> [Quoted passage]
>>>>

Scientists deconstruct cell division

Fibrous structures called spindles form, which then move the chromosomal material toward opposite ends of a cell and help partition other cell contents. If something goes wrong, diseases such as cancer can arise. Scientists have tried for years to unravel the process of spindle assembly. Now, researchers at Carnegie's Department of Embryology have found that two proteins— dynein and Nudel—involved in other cell-division functions, are essential to regulate assembly of the spindle matrix.

"The mechanisms that cells use during division to partition both chromosomes and regulatory factors into their daughters are widely recognized as among the most fundamental processes in all of biology. During the last several years no one has done more than Yixian Zheng to broaden our understanding of how dividing cells control these critical events," said Allan Spradling, Department of Embryology director.

"To ensure proper cell division, the mother cell needs to separate its genetic materials, the chromosomes, equally, but also partition its cellular content properly into daughter cells," explained co-author Yixan Zheng. "Cell division allows a fertilized egg to develop into multicellular organisms with different types of cells. It also replenishes adult tissues, such as skin and bones. Forming a spindle requires the assembly of a 'skeleton' from tube-like microtubules and the construction of a poorly defined scaffold called a spindle matrix."

<<<<

> [Excerpts from a dataset]

>>>>

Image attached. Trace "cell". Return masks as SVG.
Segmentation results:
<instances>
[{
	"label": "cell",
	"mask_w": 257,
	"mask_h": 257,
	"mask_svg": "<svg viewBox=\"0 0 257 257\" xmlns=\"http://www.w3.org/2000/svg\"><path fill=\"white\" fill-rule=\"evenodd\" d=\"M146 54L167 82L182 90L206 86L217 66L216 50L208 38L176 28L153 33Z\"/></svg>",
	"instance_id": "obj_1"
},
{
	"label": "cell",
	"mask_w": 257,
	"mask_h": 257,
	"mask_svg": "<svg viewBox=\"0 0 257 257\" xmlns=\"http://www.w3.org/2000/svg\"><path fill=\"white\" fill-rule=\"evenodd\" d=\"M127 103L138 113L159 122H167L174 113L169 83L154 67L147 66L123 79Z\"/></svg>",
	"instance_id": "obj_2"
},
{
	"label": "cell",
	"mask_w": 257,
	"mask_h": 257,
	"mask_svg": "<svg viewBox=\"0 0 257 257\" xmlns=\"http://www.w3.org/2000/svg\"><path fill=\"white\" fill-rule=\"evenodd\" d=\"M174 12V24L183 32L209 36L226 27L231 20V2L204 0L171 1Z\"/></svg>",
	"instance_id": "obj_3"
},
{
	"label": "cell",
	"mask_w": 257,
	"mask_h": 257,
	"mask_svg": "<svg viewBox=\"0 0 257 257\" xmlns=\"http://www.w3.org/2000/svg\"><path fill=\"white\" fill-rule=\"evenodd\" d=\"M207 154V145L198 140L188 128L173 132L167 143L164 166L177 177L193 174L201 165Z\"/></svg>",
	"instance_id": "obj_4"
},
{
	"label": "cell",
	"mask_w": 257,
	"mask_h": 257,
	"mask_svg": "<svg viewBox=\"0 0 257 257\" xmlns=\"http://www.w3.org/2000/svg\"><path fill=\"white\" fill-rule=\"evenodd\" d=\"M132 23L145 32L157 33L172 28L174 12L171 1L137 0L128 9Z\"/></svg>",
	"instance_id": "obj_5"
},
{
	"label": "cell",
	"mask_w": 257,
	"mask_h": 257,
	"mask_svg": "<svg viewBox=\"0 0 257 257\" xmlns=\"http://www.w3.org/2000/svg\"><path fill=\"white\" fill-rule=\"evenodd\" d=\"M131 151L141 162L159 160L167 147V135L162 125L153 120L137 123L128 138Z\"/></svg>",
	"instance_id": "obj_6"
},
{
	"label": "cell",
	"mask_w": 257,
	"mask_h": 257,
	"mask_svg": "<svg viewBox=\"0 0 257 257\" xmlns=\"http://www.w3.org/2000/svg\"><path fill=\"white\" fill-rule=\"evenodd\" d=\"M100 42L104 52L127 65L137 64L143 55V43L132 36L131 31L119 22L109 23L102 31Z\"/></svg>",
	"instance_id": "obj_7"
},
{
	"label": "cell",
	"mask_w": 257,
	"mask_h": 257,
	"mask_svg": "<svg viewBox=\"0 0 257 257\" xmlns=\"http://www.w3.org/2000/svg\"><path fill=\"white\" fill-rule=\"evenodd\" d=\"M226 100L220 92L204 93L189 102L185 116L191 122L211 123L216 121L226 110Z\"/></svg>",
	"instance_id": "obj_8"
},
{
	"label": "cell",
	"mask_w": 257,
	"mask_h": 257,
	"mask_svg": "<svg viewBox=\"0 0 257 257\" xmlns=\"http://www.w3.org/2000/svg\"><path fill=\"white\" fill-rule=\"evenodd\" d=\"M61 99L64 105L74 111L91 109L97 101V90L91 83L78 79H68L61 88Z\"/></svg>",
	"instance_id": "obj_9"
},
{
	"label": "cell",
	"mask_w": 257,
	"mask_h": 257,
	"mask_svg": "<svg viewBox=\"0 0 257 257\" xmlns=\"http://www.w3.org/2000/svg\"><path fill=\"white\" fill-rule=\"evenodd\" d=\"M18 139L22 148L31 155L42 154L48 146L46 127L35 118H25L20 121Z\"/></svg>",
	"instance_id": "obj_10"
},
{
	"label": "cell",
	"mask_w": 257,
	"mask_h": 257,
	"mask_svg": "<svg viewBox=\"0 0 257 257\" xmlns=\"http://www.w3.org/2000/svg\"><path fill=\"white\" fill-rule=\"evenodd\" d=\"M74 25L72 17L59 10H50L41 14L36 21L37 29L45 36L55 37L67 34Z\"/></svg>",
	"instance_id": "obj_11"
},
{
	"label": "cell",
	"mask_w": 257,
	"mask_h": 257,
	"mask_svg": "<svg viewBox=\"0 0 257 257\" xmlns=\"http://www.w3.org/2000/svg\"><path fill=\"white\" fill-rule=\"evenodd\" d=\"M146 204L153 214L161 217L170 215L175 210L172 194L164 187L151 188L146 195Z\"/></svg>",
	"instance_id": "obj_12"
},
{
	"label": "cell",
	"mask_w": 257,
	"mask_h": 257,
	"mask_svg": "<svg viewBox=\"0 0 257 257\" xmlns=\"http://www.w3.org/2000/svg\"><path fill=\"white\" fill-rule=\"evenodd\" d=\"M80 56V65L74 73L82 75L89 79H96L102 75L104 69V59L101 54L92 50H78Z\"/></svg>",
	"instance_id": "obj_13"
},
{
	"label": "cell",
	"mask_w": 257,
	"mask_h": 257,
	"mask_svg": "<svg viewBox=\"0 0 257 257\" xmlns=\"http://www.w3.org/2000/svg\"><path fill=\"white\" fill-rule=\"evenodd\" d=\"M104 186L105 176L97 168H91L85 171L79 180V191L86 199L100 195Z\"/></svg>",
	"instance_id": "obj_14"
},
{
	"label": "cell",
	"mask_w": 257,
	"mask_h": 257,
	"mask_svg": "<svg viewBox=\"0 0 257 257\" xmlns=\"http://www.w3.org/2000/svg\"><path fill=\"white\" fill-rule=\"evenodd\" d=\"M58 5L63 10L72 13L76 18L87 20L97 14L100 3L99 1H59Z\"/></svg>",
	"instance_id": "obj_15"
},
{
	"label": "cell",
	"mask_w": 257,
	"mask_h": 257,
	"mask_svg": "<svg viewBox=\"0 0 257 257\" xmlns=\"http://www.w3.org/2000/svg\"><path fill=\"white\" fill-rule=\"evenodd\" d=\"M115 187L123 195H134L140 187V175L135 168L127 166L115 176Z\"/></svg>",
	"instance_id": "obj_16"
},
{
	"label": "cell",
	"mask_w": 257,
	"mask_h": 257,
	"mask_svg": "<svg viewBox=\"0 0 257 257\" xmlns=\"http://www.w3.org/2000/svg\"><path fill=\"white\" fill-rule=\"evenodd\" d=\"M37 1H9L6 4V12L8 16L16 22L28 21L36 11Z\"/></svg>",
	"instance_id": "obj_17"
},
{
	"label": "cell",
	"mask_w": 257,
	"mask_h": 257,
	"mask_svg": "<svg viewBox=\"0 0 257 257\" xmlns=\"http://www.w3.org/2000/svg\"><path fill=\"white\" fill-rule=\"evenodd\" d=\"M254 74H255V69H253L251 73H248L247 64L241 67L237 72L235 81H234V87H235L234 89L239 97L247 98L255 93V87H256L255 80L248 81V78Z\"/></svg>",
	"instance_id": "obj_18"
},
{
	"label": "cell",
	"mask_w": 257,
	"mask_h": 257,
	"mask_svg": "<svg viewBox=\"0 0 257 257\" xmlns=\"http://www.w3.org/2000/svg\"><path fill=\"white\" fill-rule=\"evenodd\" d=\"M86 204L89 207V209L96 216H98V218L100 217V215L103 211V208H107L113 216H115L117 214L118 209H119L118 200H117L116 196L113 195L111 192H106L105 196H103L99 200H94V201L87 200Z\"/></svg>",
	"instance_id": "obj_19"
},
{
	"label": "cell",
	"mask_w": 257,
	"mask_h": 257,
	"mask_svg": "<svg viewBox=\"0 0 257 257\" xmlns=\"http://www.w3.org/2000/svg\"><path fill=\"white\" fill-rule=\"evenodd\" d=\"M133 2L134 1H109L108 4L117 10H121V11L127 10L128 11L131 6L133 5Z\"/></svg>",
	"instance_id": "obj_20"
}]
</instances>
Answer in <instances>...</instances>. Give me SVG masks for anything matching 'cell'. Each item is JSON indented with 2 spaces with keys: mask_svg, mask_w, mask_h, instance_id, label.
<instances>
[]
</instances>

<<<<

> [What to do] Write what comes next in the cell division article above, starting after its last sentence.

> [Response to the task]
In 2006, Zheng and colleagues discovered that a protein found in the nucleus during the interphase of the cell division cycle, called lamin-B, is a structural component of the spindle matrix (Science 31 March 2006, 311: 1887-1893). Based on this finding, she and colleagues have now isolated the spindle matrix. Interestingly, both dynein and Nudel are components of the spindle matrix. Nudel binds to lamin-B and brings it to microtubules where both Nudel and dynein then help the lamin-B assemble into the spindle matrix. The lamin-B-containing spindle matrix, in turn, works with microtubules to orchestrate spindle assembly and cell division.

"Isolating the spindle matrix and identifying its components has also allowed us to show that the matrix contains not only factors important for spindle assembly, but also proteins essential for cell fate choices," remarked Zheng. "We believe that by understanding how the spindle matrix is assembled in mitosis, it will be possible to understand how, after mitosis, two daughters can chose to become the same or different cell types—a decision that cells need to make both during the development of an organism and during the maintenance of adult tissues."

The research is published on line in the February 8 Nature Cell Biology (http://www.nature.com/ncb/).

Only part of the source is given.